35 Die planmäßige Beurteilung des Antragstellers vom 27. Juli 2007 ist damit unter Anwendung der Richtwertvorgaben zustande gekommen. Nach der Darstellung des Inspekteurs der Streitkräftebasis beruht die Beurteilung bereits deshalb auf dem Richtwertesystem, weil davon auszugehen ist, dass sich der Bereichsleiter ... als beurteilender Vorgesetzter bei der Zuordnung des Antragstellers zum „80 %-Bereich“ und dessen Einordnung in die Reihenfolge der 17 Offiziere im Rahmen der abteilungsinternen Abstimmung von den Richtwertvorgaben hat leiten lassen. Es lässt sich jedenfalls nicht ausschließen, dass der Bereichsleiter ... die Leistungen des Antragstellers ohne die Verpflichtung, sich bezüglich der Wahl des Beurteilungsmaßstabs an dem vorgegebenen Richtwertkorridor zu orientieren (Nr. 610 Buchst. c Satz 1 ZDv 20/6), besser bewertet hätte. Dass die Festlegung der Leistungswerte in den eigentlichen Abstimmungsgesprächen auf Abteilungsleiterebene, an denen der Bereichsleiter ... im Übrigen nicht teilnahm, einvernehmlich erfolgte, ändert hieran nichts. Der beurteilende Vorgesetzte ist zwar kraft seiner Unabhängigkeit formal nicht gezwungen, die Ergebnisse der Abstimmungsgespräche zu übernehmen, wenn er diese nicht mitträgt (vgl. Nr. 509 Buchst. c, Nr. 610 Buchst. c Satz 3 ZDv 20/6); praktisch hat das Beharren auf einer eigenen, vom Abstimmungsergebnis abweichenden Bewertung in der Regel jedoch nur geringe Erfolgsaussichten, weil es lediglich die „Notwendigkeit nachsteuernder Änderungen ... mit den damit verbundenen Folgen“ (Nr. 509 Buchst. a Satz 2 ZDv 20/6) - also insbesondere die Ausübung des Rechts des stellungnehmenden Vorgesetzten, Beurteilungen Einzelner und solche ganzer unterstellter Bereiche mit dem Hinweis auf die Einhaltung der Richtwertvorgaben im Sinne eines einheitlichen Beurteilungsmaßstabes aufzuheben (Nr. 902 Satz 2 ZDv 20/6) - provoziert.
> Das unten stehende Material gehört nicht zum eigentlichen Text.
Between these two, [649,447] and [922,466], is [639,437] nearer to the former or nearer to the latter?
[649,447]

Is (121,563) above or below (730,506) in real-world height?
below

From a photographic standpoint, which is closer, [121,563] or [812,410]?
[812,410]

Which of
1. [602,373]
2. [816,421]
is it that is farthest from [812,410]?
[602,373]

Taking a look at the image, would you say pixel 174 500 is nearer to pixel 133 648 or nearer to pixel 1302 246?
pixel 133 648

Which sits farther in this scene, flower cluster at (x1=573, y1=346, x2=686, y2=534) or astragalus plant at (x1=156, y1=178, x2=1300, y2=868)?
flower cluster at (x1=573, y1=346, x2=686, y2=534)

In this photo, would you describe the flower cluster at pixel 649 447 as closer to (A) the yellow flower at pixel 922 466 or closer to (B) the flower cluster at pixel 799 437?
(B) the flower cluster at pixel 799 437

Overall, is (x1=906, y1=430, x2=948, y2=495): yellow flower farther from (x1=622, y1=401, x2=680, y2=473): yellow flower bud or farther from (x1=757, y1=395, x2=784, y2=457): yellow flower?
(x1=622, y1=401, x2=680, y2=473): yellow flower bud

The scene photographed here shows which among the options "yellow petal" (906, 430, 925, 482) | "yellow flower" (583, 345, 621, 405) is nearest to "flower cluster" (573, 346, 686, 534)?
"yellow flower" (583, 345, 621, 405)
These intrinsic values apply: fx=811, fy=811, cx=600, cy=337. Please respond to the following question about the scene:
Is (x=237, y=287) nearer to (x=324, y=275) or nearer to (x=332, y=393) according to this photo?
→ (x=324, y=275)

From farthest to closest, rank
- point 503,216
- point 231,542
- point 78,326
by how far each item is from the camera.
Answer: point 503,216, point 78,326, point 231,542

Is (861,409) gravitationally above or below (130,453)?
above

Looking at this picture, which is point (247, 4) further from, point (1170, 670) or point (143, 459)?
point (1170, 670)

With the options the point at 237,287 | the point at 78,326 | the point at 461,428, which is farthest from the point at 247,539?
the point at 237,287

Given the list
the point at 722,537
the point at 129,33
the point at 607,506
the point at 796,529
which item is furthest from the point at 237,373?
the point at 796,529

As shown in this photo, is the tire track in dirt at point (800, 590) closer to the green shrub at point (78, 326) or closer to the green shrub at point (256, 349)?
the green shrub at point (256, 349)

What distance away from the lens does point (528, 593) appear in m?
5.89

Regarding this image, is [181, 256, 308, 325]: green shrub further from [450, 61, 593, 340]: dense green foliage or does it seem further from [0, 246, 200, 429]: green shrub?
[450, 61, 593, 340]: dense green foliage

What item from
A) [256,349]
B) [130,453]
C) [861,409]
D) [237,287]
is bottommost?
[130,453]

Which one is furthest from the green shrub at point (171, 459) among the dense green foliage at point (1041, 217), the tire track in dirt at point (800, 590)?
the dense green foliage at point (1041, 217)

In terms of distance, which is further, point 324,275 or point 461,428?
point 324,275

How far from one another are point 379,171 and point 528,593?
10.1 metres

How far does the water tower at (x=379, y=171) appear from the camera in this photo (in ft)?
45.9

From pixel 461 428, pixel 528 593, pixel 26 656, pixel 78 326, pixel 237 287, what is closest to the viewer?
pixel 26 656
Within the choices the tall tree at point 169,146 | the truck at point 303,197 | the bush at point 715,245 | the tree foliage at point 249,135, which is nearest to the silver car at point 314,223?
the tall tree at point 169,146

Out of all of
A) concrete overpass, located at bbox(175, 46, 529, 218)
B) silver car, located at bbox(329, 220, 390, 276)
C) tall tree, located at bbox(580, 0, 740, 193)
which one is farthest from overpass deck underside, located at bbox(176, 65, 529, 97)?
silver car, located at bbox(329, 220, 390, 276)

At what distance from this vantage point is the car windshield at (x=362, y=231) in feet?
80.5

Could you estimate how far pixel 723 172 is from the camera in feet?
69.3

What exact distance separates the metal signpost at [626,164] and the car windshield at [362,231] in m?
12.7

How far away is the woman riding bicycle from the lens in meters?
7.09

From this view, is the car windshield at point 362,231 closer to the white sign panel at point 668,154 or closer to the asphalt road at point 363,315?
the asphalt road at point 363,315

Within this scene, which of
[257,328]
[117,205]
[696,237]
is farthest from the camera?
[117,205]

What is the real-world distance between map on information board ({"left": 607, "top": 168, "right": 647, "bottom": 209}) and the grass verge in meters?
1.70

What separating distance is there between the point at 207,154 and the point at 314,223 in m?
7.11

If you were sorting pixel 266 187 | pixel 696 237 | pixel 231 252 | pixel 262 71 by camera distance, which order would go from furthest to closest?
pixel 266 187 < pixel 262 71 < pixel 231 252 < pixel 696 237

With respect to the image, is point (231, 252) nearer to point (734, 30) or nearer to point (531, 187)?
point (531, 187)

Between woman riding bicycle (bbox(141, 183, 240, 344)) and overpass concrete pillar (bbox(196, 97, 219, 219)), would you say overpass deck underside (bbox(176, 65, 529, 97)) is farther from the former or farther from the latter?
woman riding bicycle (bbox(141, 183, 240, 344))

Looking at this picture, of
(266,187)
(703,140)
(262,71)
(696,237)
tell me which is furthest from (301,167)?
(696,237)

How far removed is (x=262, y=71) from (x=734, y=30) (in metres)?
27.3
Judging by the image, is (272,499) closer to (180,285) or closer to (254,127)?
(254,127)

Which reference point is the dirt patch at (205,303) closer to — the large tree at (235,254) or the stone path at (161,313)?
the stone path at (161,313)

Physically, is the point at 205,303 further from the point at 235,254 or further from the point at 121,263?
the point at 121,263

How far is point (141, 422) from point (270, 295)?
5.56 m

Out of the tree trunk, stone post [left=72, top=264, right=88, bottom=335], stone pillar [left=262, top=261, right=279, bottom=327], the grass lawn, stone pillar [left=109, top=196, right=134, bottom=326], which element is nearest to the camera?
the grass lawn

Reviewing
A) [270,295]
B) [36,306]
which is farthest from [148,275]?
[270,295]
36 Dass die planmäßige Beurteilung des Antragstellers vom 27. Juli 2007 auf der Anwendung des Richtwertesystems beruht, ist schließlich offenkundig, soweit es die Änderung der Bewertung von zwei Einzelmerkmalen (Eigenständigkeit, Belastbarkeit) von „6“ auf „5“ und die hieraus resultierende Herabsetzung des Durchschnittswerts der Aufgabenerfüllung von „5,29“ auf „5,00“ durch die Stellungnahme des Dienstältesten Offiziers betrifft. Denn diese Herabsetzung ist ausdrücklich damit begründet worden, dass nach Vorlage aller Beurteilungen der nach den Richtwertvorgaben maximal zulässige Durchschnittswert noch überschritten worden sei.

37 4. Die Kostenentscheidung beruht auf § 21 Abs. 2 Satz 1 i.V.m. § 20 Abs. 1 Satz 1 WBO (in der Fassung der Bekanntmachung vom 22. Januar 2009, BGBl I S. 81).